───── EXERCISE INPUTS ─────

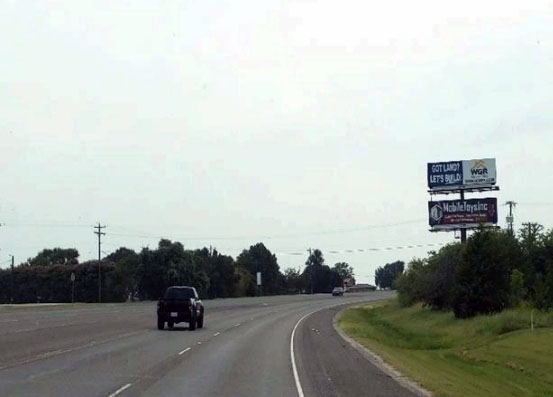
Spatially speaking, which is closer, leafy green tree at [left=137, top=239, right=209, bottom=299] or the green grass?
the green grass

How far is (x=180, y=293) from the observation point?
4541 cm

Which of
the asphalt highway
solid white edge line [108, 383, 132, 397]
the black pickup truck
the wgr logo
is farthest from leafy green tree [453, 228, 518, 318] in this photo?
solid white edge line [108, 383, 132, 397]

─────

Recast all of the rows above as a single numbered list, one line per item, leaving out the blank lines and the pictures.

1. Spatially speaking, which is closer, leafy green tree at [left=137, top=239, right=209, bottom=299] or the green grass?
2. the green grass
3. How far is (x=180, y=293) from the observation point?
4. 4541 cm
5. Which of
6. the asphalt highway
7. solid white edge line [108, 383, 132, 397]
8. the black pickup truck
9. the wgr logo
10. is farthest from leafy green tree [453, 228, 518, 318] in this photo?
11. solid white edge line [108, 383, 132, 397]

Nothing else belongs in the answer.